Your whiteboard might look something like this…

Outline user journeys

You can formalize this structure using wireframing tools. Tools like Balsamic, Miro, and Figma are very cost-effective and easy to use. 

Brutal trimming of website needs

As you interview customers and map out their stories against your business goals, you will see where certain pieces of your existing website are simply not needed. They either do not come up or are discussed as a detriment to the website.

Discuss these shortcomings and be prepared to make a substantial list of what should die. Be brutal. And look at your stats. Do you have sections of the site that get little traffic and contribute very little or nothing to the bottom line? Kill them all! 

One of the biggest mistakes that businesses make when overhauling their website is not cleaning house. Think about it like you’re moving into a new house. I don’t know about you, but when I move, a trip to Goodwill with bags and boxes of donatable items is always part of the process. 

Don’t move old junk into your new website home. Now is the time to clean house. 

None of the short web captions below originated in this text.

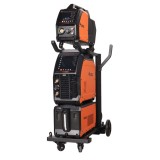 Aparat de sudura MIG-MAG tip invertor JASIC MIG 500 Synergic (N2SF2)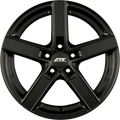 ATS Emotion Racing-Schwarz Alufelge 7.5x17 Zoll ET32 LK 5x120 ML72.6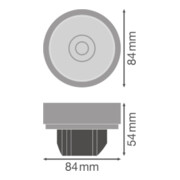 LEDVANCE Unité de commande HCL BIOLUXHCLCONTROLUNIT-4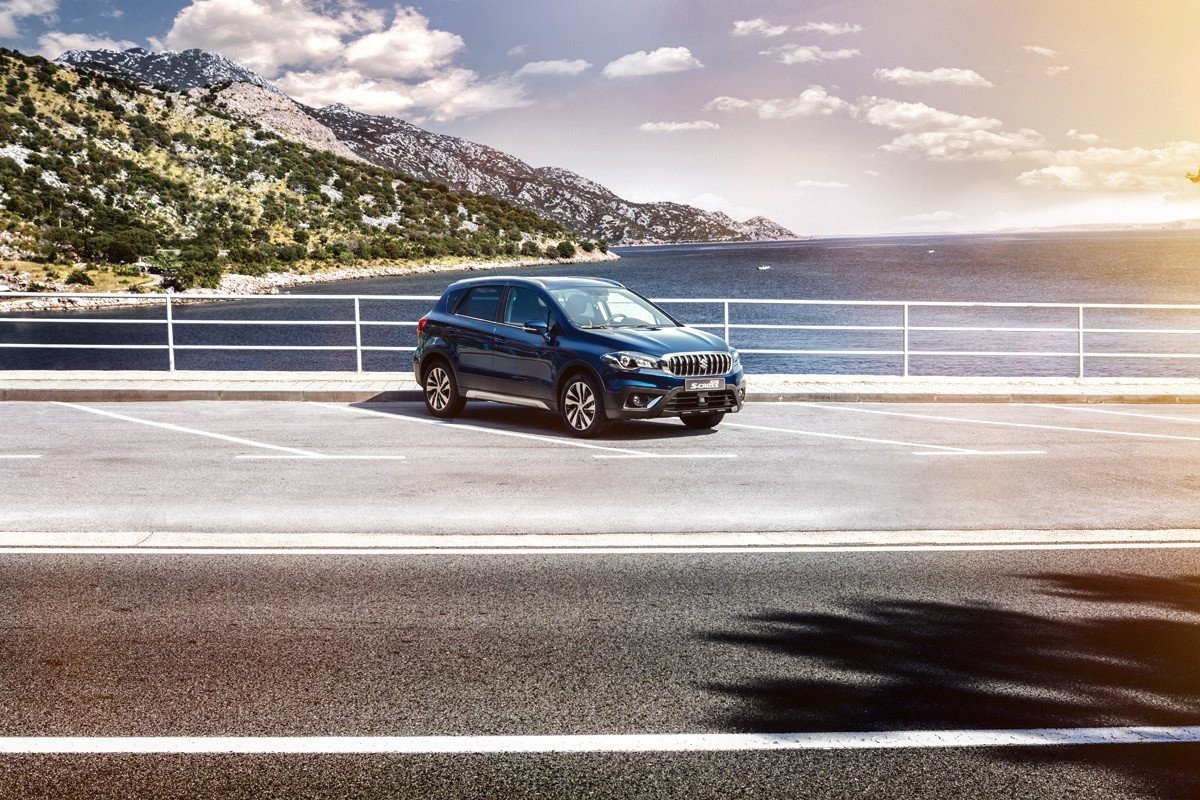 Nuevo Suzuki S-Cross 2017 desde 16.935 euros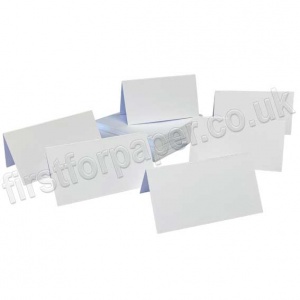 Pegasi, Smooth White Place Cards 50 x 90mm - Pack of 25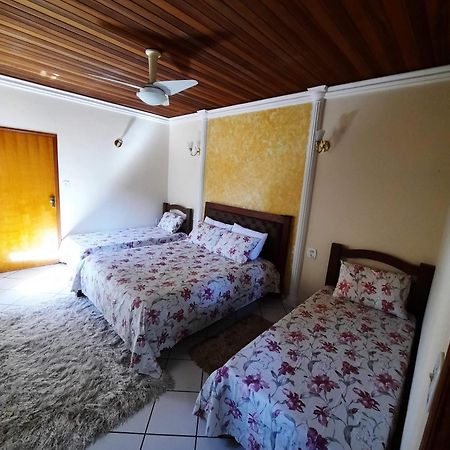 Casa Da Mae Apartment Aparecida  Bagian luar foto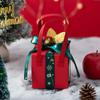New  Christmas New Gift Box Portable Christmas Eve Holiday Gift Paper Box Holiday Companion Christmas Apple Packaging Box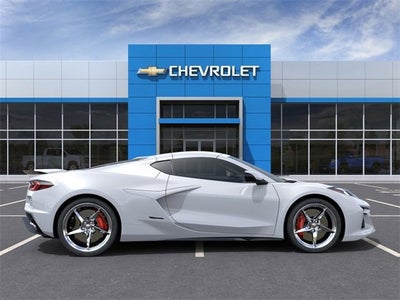 2025 Chevrolet Corvette E-Ray 3LZ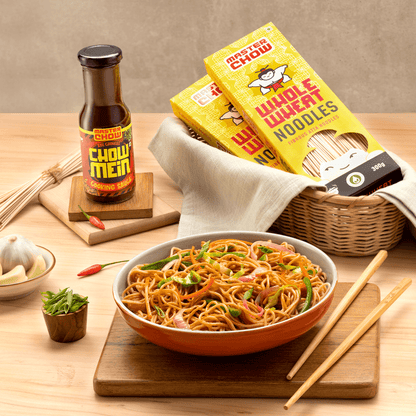 Chef Ranveer's Asli Chinese Chowmein Sauce
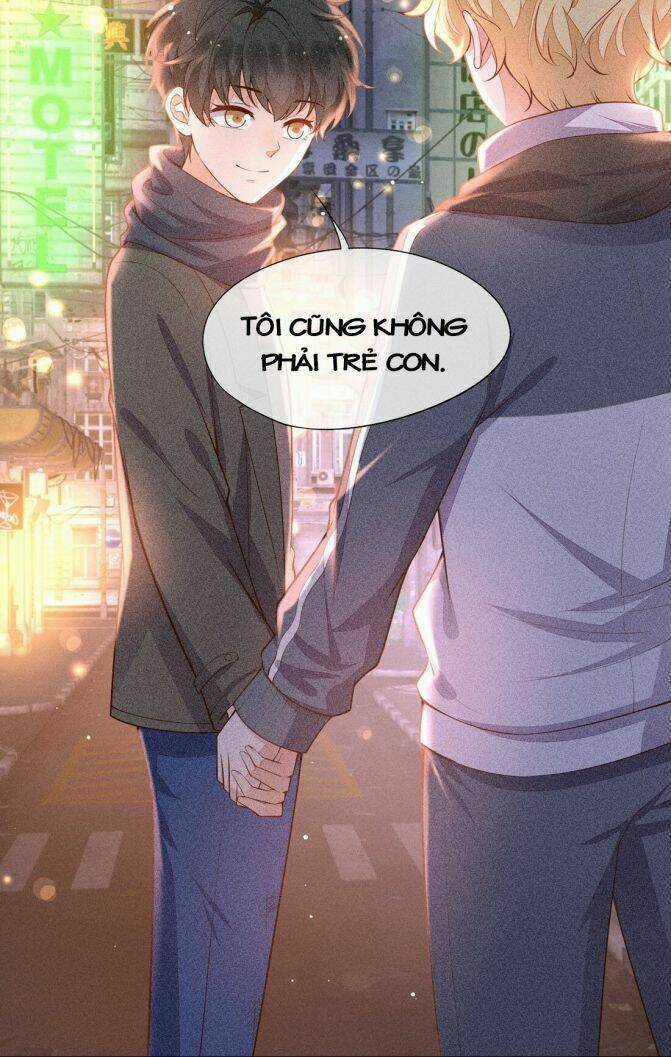 CẠNH KIẾM CHI PHONG Chapter 16 trang 44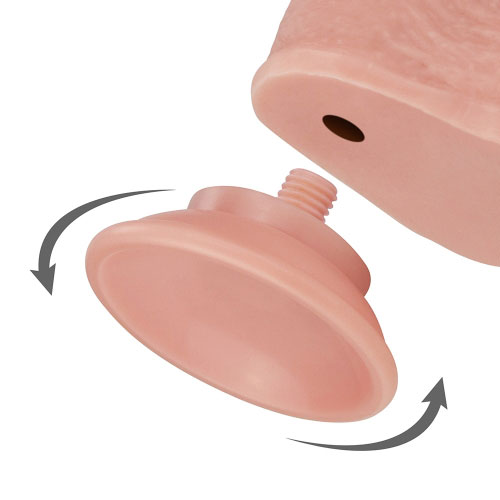  Bảng giá Dương Vật Giả Hít Tường Lovetoy Sliding Skin 7 inch Siêu Mềm Cao Cấp có tốt không?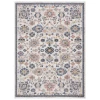 Safavieh Astoria ASA410 Beige / Blue 4' X 6' Rectangle Area Rug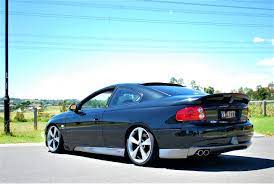 Then came the coupe gts with the 300kw version of the engine with all the callaway bits and pieces (and a $20k premium over the gto with them). 2002 Holden Hsv Coupe V2 Manual Find Me Cars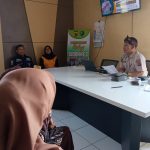 Skrining Kesehatan Dan Jumat Berkah Bersama Sidokkes Polres Garut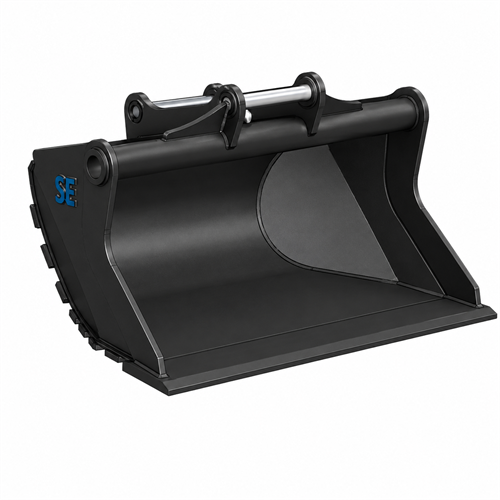 S60 Planeringsskopa, Slitribbor#650L, 1600mm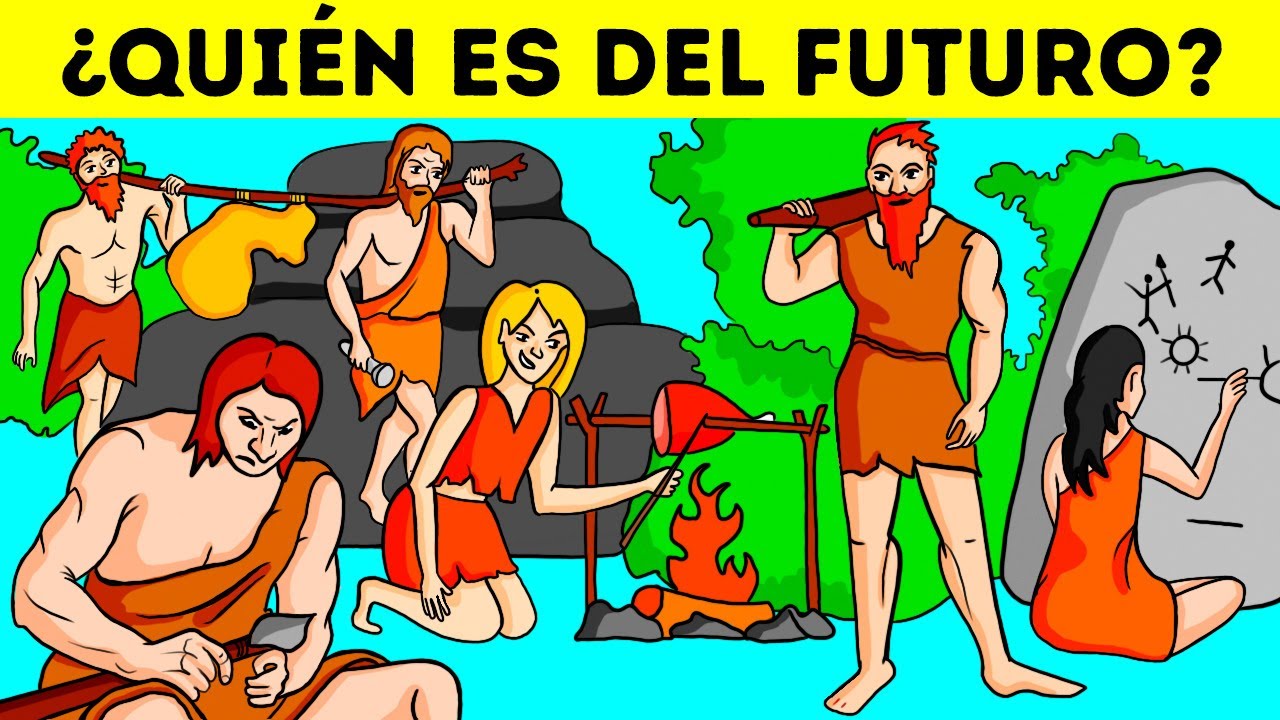 15 Acertijos difíciles que harán que te estalle la cabeza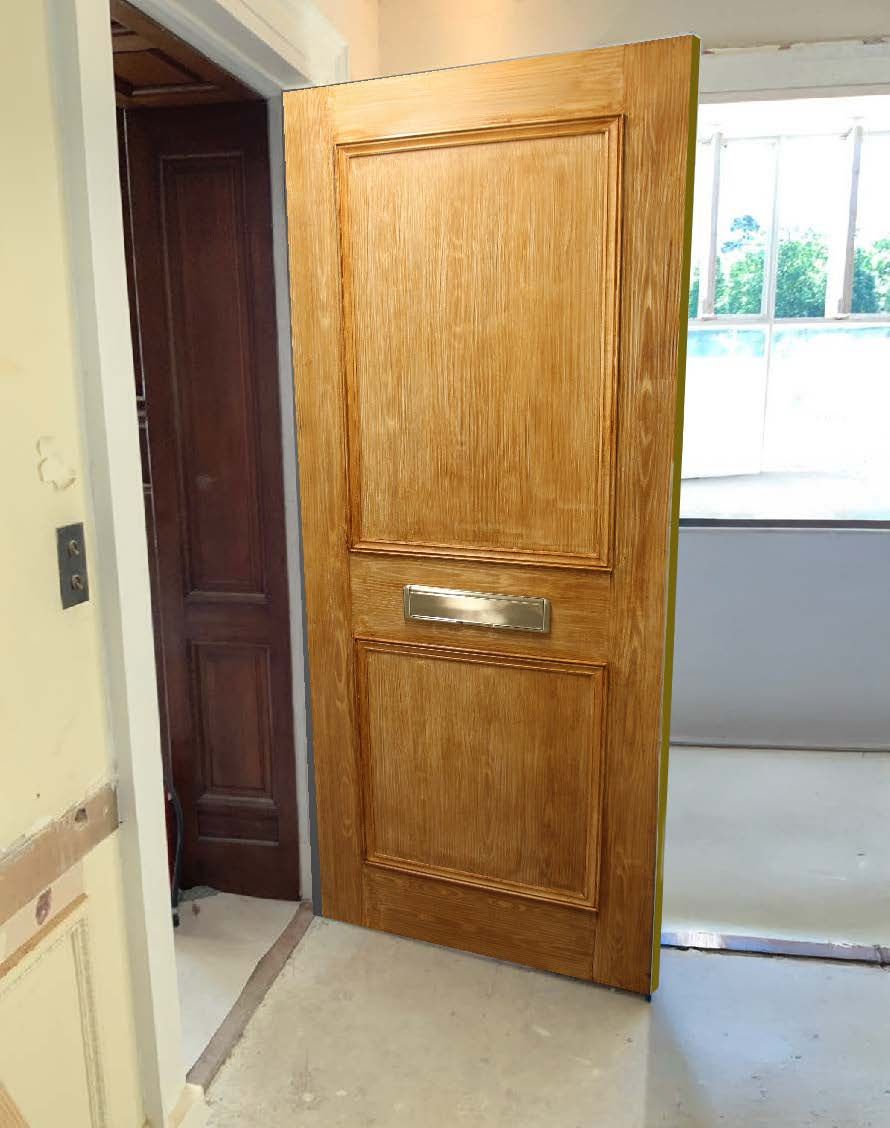 Enviro Eco Fire Doors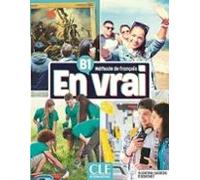 En vrai B1: Méthode de français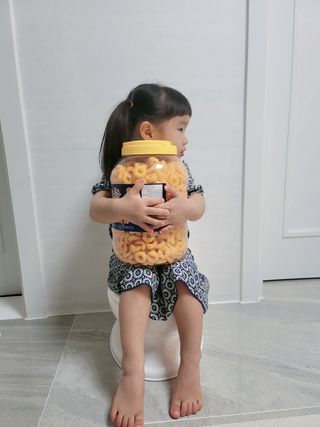 리고 치즈링 430g — 2점을 준 리뷰어가 2022년 9월 올린 사용 사진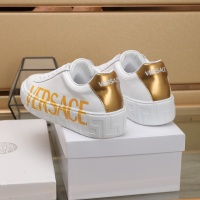 $92.00 USD Versace Casual Shoes For Men #1221624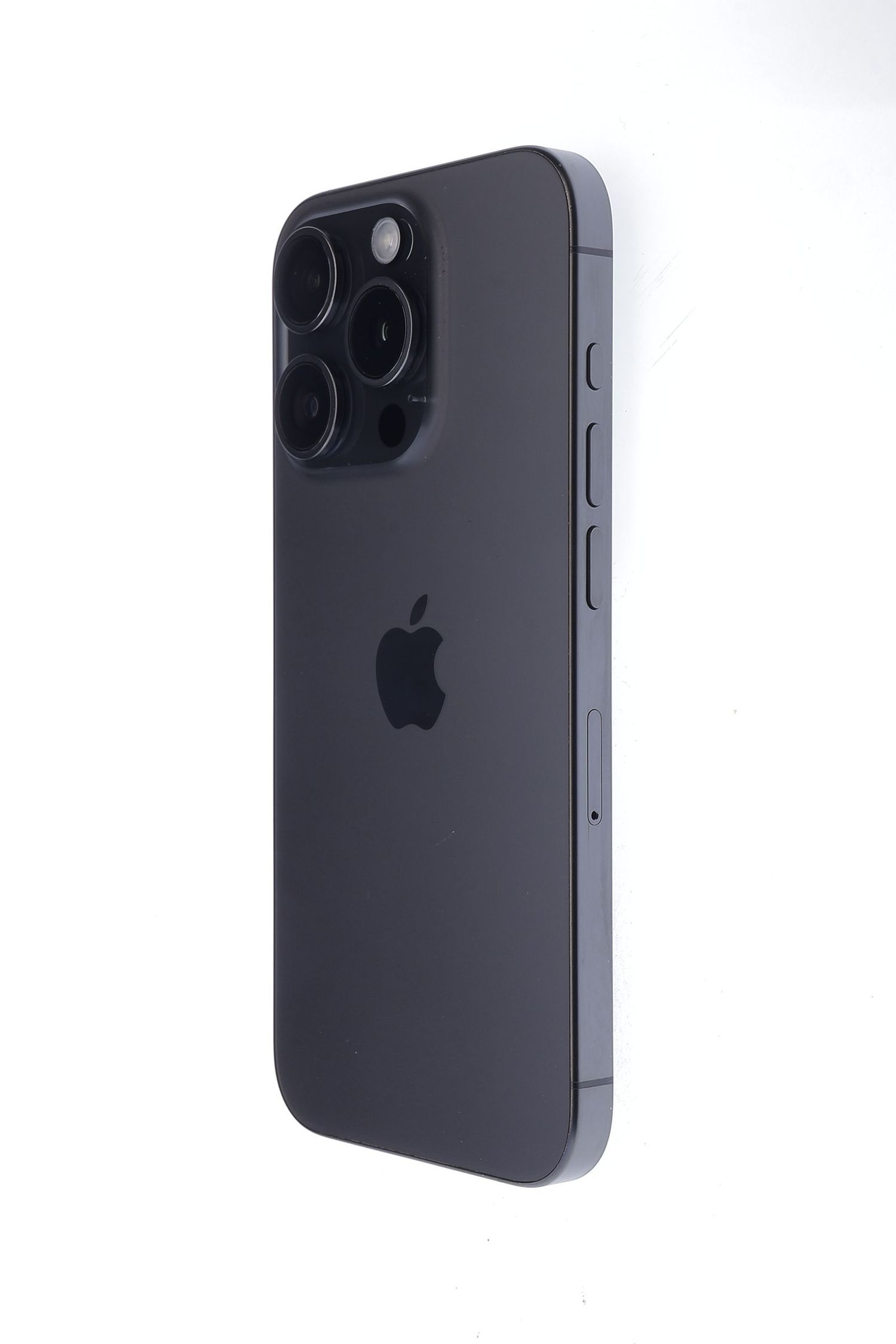 Apple iPhone 15 Pro 256 GB Black Titanium - Foarte bun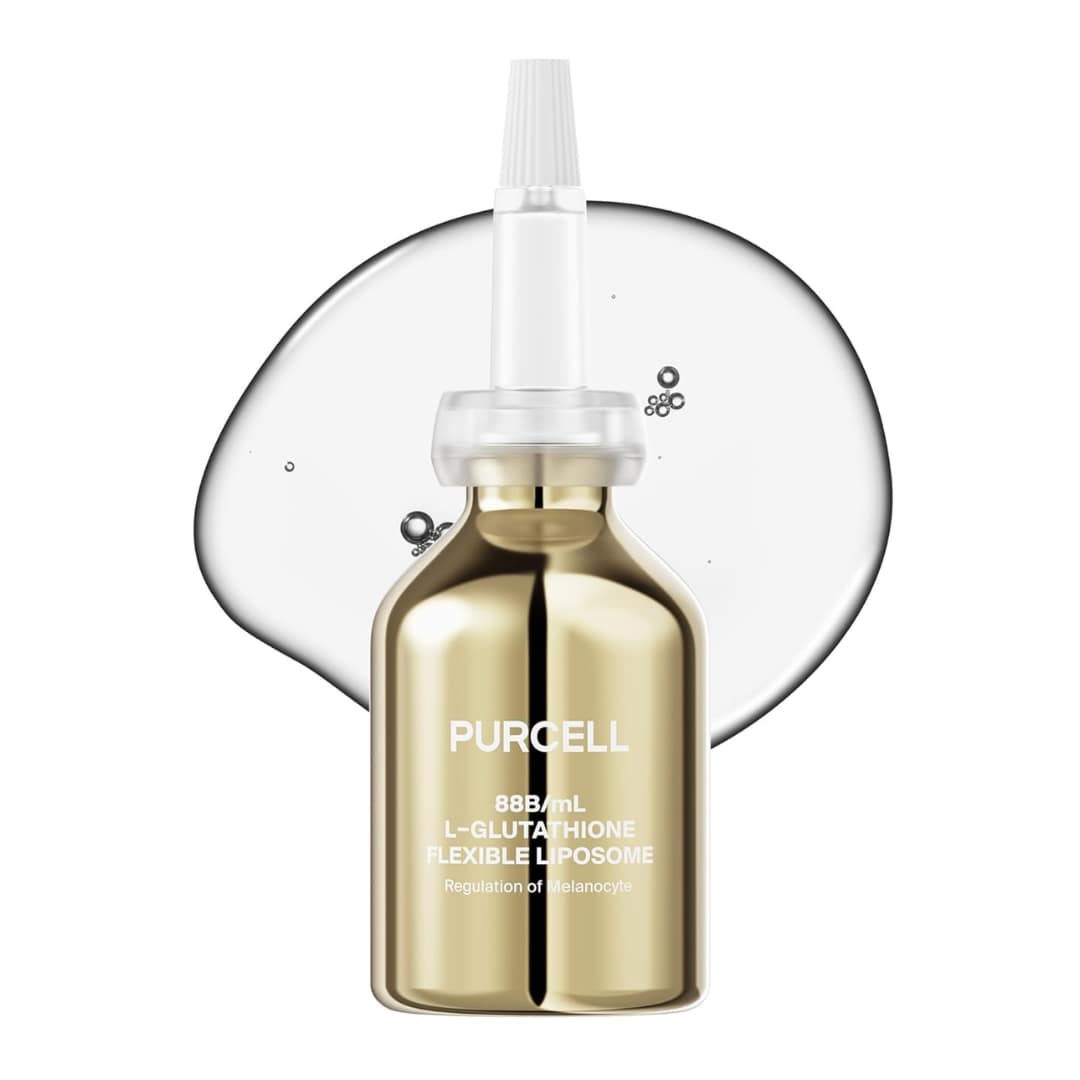 Purcell 88b/ml L-glutathione Flexible Liposome 30ml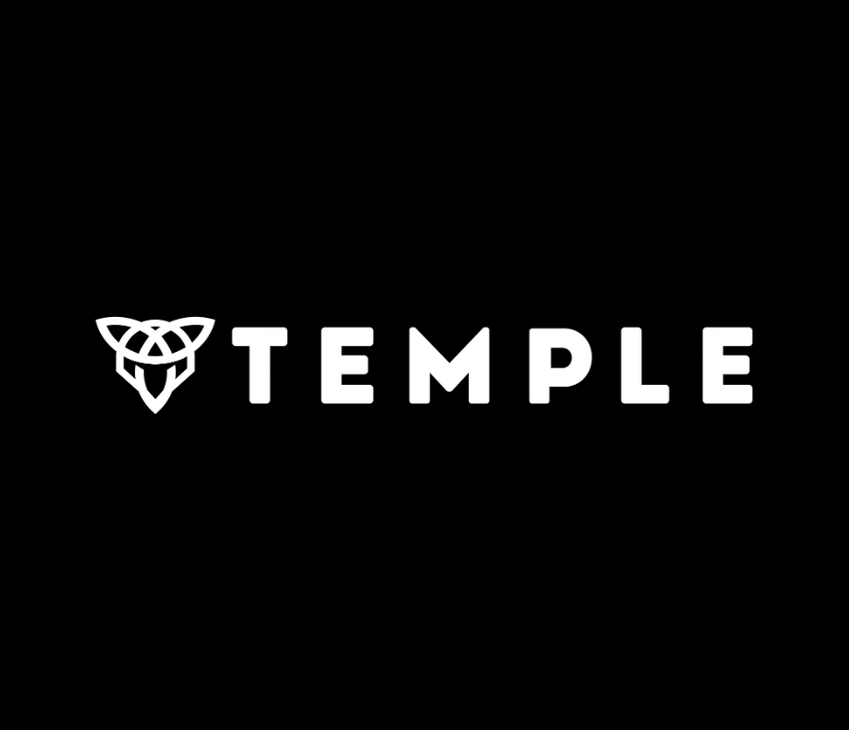Logo Temple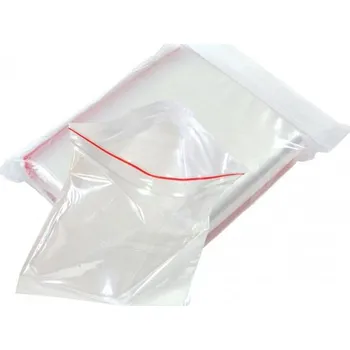Sáček na potraviny ZIP sáček 150x220 mm / 1000 kusů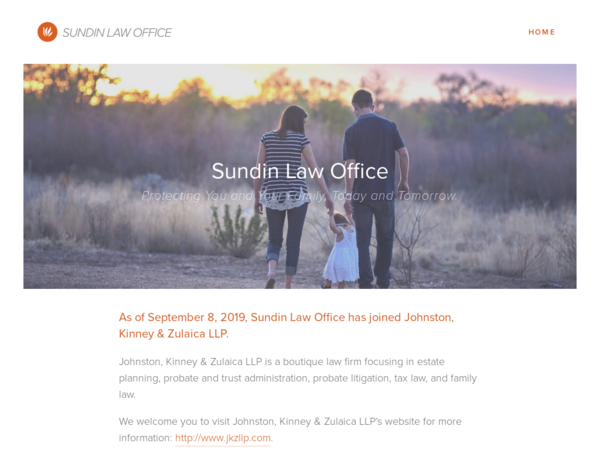 Sundin Law Office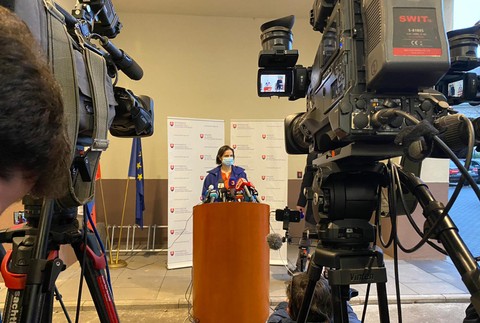 Kolíková zriadila komisiu na prešetrenie smrti Lučanského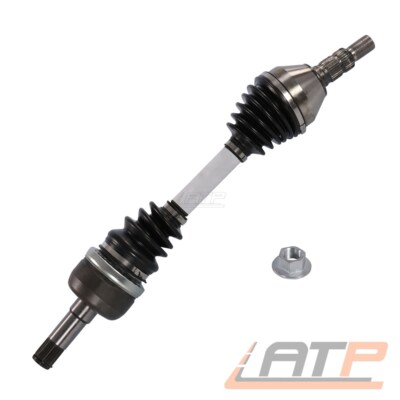 ANTRIEBSWELLE VORNE LINKS RECHTS FÜR SAAB 9-3 OPEL SIGNUM VECTRA C 1.9-3.2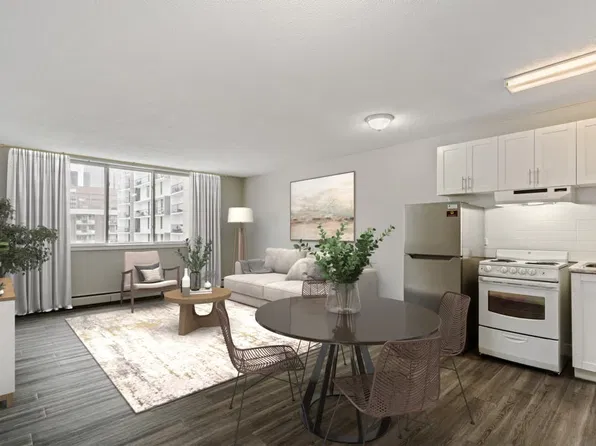 Kingston Tower, 342 15th Ave SW #E56d803c9, Calgary, AB T2R 0P9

Outline the website functionality

Now that you’ve listened to your customers, outlined their needs, mapped those against your needs, and gotten rid of the junk, it’s time to identify all functionality — beyond what you’ve outlined in the tools and tactics step — that your site will need to best serve that target audience and your business goals. This doesn’t have to be technical. 

One of the things I always ask website clients to do is to “write the story of how this website will function.” In plain English, detail all the functionality this website must have. 

I then take these stories and review them with the development team to identify the ideal CMS for the site and any plugins or other tools that will be required to make their website story a reality. 

I’ve found that this is the best way to bridge the gap between client wants and developer needs. 

It’s not a beauty competition, it’s business!

Nowhere in this list did I mention design. That’s because your website is a digital marketing engine. It is the machine that generates outcomes online. 

Once you’ve identified your KPIs, mapped the user journeys, and outlined the functionality, the website design should basically be a paint-by-the-numbers exercise. Deliver everything you’ve outlined in the steps above, and your web design and development team will know exactly what to do. 

As you go through the design and build process, review everything against what you mapped out in your planning process. Is this design, this website going to deliver those KPIs?

That’s what matters. Now start planning!